━━ Stored records ━━

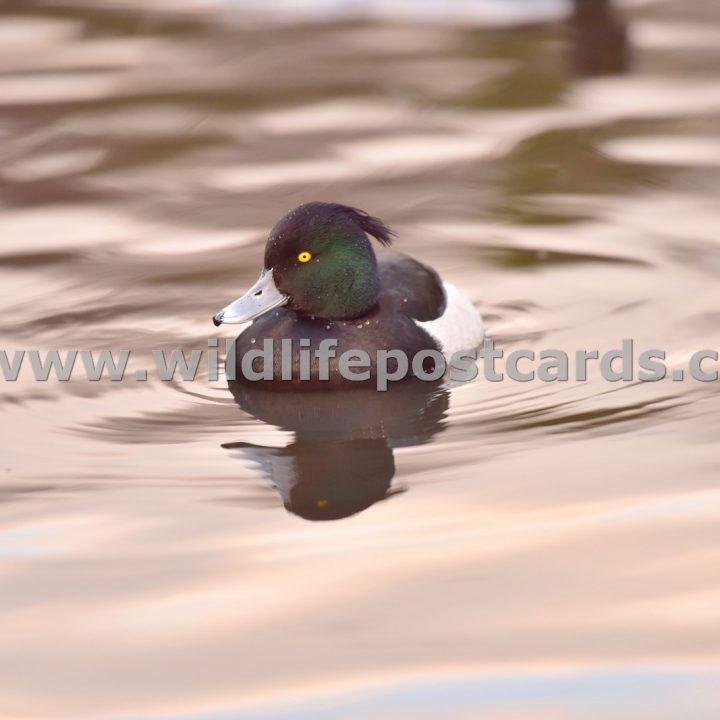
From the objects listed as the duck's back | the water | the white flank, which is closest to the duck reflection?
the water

━━━
━━ Stored records ━━

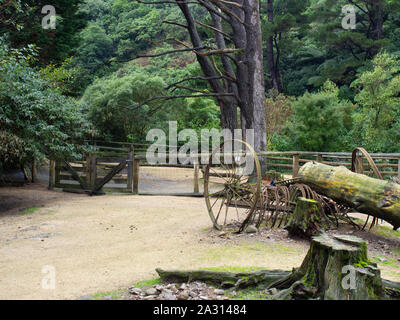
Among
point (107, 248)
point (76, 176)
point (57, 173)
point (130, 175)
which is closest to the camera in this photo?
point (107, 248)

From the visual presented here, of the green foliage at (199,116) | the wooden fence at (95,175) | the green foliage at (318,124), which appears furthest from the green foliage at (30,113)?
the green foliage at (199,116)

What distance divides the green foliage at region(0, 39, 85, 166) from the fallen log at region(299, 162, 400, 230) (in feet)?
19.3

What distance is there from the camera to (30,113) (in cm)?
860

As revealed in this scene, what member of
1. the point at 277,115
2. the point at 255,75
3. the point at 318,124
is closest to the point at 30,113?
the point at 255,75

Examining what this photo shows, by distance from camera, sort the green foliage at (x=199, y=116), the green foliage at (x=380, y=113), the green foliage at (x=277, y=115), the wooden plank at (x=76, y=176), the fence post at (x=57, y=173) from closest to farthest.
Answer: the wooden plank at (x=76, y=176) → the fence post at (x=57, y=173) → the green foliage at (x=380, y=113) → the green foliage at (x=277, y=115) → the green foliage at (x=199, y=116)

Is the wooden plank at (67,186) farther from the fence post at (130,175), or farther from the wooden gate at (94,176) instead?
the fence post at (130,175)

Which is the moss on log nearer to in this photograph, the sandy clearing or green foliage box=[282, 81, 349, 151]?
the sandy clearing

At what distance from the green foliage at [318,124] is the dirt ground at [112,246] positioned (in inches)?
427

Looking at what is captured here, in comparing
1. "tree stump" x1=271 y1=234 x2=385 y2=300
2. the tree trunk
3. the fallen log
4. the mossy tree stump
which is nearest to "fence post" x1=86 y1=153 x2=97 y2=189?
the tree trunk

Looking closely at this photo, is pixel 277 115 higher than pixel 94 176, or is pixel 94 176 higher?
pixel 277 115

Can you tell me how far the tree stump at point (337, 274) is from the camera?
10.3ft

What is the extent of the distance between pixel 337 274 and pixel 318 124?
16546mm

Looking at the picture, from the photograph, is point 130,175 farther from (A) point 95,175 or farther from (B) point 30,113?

━━━
━━ Stored records ━━

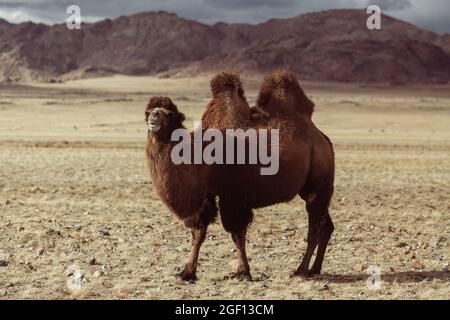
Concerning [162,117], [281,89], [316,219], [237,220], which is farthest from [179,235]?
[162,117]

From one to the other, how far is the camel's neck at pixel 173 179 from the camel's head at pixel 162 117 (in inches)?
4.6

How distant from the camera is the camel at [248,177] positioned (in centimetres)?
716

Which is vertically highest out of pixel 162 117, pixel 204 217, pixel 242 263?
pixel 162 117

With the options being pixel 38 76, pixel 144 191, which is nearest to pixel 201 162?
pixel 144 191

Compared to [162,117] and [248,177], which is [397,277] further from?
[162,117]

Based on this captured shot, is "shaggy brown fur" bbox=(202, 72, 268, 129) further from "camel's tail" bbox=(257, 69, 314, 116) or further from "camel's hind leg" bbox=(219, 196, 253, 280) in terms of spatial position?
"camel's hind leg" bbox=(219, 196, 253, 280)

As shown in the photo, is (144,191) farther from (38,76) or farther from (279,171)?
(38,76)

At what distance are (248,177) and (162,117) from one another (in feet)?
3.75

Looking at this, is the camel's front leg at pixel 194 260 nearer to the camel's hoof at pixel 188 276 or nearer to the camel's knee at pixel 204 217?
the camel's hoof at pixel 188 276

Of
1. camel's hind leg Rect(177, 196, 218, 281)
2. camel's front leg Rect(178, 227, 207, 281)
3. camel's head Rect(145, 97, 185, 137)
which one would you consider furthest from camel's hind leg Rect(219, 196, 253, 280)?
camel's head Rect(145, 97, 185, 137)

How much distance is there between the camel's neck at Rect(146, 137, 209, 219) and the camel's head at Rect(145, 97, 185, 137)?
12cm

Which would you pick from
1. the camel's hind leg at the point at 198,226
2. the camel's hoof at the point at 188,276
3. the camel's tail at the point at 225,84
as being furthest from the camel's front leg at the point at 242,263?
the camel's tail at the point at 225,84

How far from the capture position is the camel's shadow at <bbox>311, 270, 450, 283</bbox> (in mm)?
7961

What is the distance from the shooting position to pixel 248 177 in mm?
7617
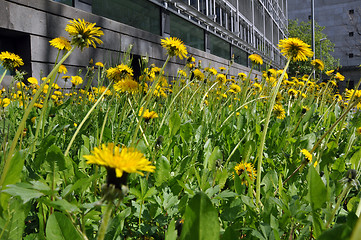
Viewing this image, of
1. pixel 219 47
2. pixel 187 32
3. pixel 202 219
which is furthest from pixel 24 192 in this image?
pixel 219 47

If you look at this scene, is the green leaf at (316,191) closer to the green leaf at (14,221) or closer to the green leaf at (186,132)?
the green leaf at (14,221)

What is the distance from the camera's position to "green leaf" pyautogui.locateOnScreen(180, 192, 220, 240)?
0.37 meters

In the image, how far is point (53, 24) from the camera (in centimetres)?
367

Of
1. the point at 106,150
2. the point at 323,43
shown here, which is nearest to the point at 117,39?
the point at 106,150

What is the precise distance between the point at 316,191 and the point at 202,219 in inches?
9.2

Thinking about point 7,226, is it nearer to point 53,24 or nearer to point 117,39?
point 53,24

━━━

Work to be completed :: Copy the records above word for word, starting at the line that contains "Examining what this" and ending at the line that contains "Answer: the wooden", with both of those lines included.

Answer for this exercise ::
Examining what this photo shows, by distance from camera, sort the green foliage at (x=199, y=116), the green foliage at (x=380, y=113), the green foliage at (x=277, y=115), the wooden plank at (x=76, y=176), the fence post at (x=57, y=173) from closest to farthest.
Answer: the wooden plank at (x=76, y=176) → the fence post at (x=57, y=173) → the green foliage at (x=380, y=113) → the green foliage at (x=277, y=115) → the green foliage at (x=199, y=116)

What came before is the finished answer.